Andrew Lakeman gives his horse "Thisskysabeauty" an apple and a...

Andrew Lakeman gives his horse "Thisskysabeauty" an apple and a little attention inside the stable in Elmont. (May 25, 2011) Credit: Newsday/Audrey C. Tiernan

The sign next to his thoroughbred's stall door in Barn 2 at Belmont Park reads:

"Miracles Happen.

"Never Give Up."

Former jockey Andrew Lakeman, 32, is a testament to that. Four years ago, he fell and was trampled in a race at Belmont Park, leaving him paralyzed from the waist down.

But life as paraplegic was not his only challenge. He has battled substance abuse more than once. Now 19 months sober, he is back at Belmont as trainer of his 3-year-old colt Thisskysabeauty -- thanks in part to his doctor, Adam Stein, chief of physical medicine and rehabilitation for the North Shore-LIJ Health System. Their doctor-patient relationship has evolved into friendship, Lakeman said.

"I never thought I'd be sitting in a wheelchair paralyzed, sober and training a racehorse," Lakeman, of Floral Park, said. "It's a miracle.
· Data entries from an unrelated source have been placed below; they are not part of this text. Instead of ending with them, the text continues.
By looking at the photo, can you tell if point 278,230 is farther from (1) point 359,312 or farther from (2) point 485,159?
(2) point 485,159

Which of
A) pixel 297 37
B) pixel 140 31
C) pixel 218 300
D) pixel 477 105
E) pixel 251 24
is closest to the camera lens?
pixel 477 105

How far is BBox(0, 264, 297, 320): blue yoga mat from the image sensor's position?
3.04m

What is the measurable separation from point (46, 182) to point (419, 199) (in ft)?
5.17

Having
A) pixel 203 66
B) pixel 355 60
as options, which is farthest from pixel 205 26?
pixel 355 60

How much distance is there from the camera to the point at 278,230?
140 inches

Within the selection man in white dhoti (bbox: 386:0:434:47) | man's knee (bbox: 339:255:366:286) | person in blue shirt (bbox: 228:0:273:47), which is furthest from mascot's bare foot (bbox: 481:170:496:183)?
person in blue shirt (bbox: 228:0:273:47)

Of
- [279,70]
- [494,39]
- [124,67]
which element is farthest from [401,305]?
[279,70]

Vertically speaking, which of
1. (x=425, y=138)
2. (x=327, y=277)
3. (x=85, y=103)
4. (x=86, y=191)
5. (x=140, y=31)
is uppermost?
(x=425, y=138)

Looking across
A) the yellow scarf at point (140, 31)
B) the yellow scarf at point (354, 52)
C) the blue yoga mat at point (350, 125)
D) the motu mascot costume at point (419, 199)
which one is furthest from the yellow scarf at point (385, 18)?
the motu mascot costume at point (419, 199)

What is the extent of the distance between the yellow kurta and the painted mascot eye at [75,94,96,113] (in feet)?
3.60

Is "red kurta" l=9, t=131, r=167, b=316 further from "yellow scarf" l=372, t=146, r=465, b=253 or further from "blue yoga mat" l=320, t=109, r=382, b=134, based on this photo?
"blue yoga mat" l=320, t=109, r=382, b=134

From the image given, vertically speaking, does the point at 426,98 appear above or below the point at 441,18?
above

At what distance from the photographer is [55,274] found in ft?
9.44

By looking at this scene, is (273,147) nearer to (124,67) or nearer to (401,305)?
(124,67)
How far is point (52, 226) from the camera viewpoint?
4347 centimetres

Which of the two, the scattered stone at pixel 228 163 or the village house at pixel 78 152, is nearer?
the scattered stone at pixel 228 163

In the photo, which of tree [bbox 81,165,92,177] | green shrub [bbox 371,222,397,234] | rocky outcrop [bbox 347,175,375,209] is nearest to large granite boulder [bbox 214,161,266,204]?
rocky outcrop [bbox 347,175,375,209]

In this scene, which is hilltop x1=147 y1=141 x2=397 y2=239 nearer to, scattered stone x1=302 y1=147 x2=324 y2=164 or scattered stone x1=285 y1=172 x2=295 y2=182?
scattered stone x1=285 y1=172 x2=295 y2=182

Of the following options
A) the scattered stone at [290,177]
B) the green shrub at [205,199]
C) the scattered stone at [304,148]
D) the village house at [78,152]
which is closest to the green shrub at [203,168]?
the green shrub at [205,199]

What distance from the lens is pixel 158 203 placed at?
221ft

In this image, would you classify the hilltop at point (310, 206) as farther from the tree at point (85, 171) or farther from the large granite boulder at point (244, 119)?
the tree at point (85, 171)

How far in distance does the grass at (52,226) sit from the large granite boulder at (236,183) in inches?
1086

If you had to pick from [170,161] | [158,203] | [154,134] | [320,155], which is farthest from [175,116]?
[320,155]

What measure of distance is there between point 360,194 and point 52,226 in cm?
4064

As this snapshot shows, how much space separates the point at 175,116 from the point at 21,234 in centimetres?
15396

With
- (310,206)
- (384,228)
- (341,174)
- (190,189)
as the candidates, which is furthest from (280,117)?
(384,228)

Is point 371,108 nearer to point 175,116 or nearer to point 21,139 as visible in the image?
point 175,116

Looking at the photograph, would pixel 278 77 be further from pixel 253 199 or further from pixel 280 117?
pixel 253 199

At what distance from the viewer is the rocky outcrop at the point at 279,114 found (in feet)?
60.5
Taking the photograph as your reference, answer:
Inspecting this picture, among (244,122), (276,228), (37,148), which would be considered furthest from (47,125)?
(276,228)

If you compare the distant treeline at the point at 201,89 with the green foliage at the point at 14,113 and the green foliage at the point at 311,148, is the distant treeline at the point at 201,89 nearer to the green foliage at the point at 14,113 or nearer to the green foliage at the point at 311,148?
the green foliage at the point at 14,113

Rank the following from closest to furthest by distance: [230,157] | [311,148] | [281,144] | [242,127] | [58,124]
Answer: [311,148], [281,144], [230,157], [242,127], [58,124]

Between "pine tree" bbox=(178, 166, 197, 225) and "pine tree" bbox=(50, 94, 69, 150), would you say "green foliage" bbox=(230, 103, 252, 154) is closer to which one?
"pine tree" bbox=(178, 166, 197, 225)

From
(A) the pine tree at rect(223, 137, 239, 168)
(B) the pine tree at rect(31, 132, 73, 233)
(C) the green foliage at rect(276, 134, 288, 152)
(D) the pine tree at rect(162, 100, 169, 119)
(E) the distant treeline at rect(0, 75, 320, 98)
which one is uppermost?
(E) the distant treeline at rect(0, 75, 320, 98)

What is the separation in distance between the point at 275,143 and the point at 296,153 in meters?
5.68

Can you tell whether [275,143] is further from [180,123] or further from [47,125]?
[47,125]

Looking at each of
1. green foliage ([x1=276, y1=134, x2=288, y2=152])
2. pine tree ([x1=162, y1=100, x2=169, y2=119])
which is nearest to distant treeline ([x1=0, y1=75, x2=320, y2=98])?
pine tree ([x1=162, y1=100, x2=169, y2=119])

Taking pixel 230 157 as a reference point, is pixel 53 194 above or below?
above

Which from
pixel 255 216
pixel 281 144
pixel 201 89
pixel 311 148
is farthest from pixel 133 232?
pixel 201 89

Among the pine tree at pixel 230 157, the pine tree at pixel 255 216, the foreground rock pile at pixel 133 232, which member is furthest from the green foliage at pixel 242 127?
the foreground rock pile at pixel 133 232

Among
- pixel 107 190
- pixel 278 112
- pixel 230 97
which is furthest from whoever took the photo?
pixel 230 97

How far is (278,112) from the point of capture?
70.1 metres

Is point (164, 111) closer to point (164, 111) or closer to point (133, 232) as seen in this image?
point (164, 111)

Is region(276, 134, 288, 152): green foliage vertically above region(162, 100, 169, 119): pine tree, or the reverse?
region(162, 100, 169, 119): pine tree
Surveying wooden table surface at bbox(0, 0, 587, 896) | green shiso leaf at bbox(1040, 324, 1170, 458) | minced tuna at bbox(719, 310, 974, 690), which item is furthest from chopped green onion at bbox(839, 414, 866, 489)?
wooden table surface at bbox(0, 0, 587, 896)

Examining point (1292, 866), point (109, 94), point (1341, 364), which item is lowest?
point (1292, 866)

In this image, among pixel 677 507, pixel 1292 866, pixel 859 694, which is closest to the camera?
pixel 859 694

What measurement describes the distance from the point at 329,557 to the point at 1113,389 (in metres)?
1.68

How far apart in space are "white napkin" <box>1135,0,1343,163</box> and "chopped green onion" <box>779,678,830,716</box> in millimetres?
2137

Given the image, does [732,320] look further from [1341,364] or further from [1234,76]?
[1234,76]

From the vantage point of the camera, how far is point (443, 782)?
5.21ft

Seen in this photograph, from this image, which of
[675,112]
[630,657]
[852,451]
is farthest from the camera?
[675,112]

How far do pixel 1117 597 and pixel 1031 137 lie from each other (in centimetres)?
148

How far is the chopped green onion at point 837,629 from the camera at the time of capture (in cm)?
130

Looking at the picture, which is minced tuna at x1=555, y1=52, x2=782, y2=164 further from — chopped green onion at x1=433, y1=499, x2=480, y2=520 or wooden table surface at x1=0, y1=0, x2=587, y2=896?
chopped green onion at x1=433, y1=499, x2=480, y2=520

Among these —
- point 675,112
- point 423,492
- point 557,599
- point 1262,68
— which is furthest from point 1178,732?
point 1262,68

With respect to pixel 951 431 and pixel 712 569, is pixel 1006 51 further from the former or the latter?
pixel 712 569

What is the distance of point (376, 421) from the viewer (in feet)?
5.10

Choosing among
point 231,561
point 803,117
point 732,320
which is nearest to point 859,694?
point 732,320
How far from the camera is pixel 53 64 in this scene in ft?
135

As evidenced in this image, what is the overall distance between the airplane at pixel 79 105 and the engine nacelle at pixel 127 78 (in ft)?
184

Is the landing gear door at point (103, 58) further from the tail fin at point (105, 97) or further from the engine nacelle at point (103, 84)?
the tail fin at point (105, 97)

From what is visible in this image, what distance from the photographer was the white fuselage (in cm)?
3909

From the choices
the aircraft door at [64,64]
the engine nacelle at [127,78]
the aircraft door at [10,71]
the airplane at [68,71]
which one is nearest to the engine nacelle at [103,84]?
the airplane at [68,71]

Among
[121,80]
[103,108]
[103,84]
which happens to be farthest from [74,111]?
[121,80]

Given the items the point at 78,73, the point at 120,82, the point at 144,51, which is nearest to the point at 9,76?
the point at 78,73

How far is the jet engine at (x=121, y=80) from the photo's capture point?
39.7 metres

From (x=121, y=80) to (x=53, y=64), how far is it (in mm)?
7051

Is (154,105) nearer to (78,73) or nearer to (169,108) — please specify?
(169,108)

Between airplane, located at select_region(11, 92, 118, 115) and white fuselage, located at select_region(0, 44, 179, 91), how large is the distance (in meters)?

The journey is just beginning."

Stein said the trainer's prognosis is good. "I think it is quite remarkable he has gotten to this place working at a vocation he loves so."

Race changed his fate

That wasn't the case four years ago. On May 25, 2007, Lakeman was riding a long shot filly named Our Montana Dream in a race at Belmont. The jockey, who had wanted to race thoroughbreds since he was 13 growing up near Newcastle, England, had nearly lost his career to alcohol and drugs.

But after rehab and 91/2 months clean and sober, he was back in the stirrups regularly. Then the filly's hooves clipped the heels of the horse in front of her and everything changed.

Lakeman was thrown and trampled. His neck was broken in three places and his spine was severed. He had five broken ribs, two punctured lungs and paralyzed vocal cords, and his sternum was cracked in two places. He said he nearly died twice on the operating table.

He spent five weeks at North Shore University Hospital in Manhasset, then went to Mount Sinai Hospital in Manhattan for physical rehabilitation under Stein's guidance in the spinal cord injury unit.

Broken body and spirit

Stein, who joined North Shore-LIJ in July 2008, said Lakeman has since faced other complications -- from blood clots in both legs to deep pressure sores to a band of burning pain at the place in his upper chest where his spine was severed.

Bone growths in his hips, the result of his injury, have fused his pelvis and hips. That has made it difficult to manipulate his lower body and forced him to rely on an aide to help him dress and get into his motorized wheelchair in the morning. The 5-foot-8 jockey, who once kept his weight to 115 pounds, also ballooned to 258 pounds.

And he returned to drinking. But Lakeman said he realized he had to stop and has been sober since Sept. 7, 2009. He went on a diet and lost 40 pounds -- close to half of what he wants to lose.

He also realized he had to "do something to get rid of my idle time." He decided to follow his dream and become a horse trainer.

Last August, he bought the 16.2-hand black racehorse from a friend in Florida, Carlo Morales. Lakeman calls the horse, remarkably well-mannered for a young thoroughbred around his paraplegic owner, "a gift from God."

A gallop for the glory

On Jan. 29, the big colt ran his maiden race at nearby Aqueduct Raceway under Lakeman's colors -- blue and yellow -- coming in third after being 15 lengths behind. But Lakeman said he felt something was wrong with the horse's right foreleg. An X-ray found a stress fracture in his cannon bone and he sent the horse to New Jersey for surgery.

The colt has been back at the track almost three months and has been 100 percent sound, his owner said. He believes the big, strong horse -- intelligent and "professional" around other horses in a race -- will go well on a turf, or grass, course. "He is bred to go long and has a lot of turf pedigree," he said.

Wednesday, the horse looked relaxed and focused as he jogged and then galloped around the mile and a half track in the morning sun. His owner, seated in his wheelchair with binoculars to his eyes, looked the same.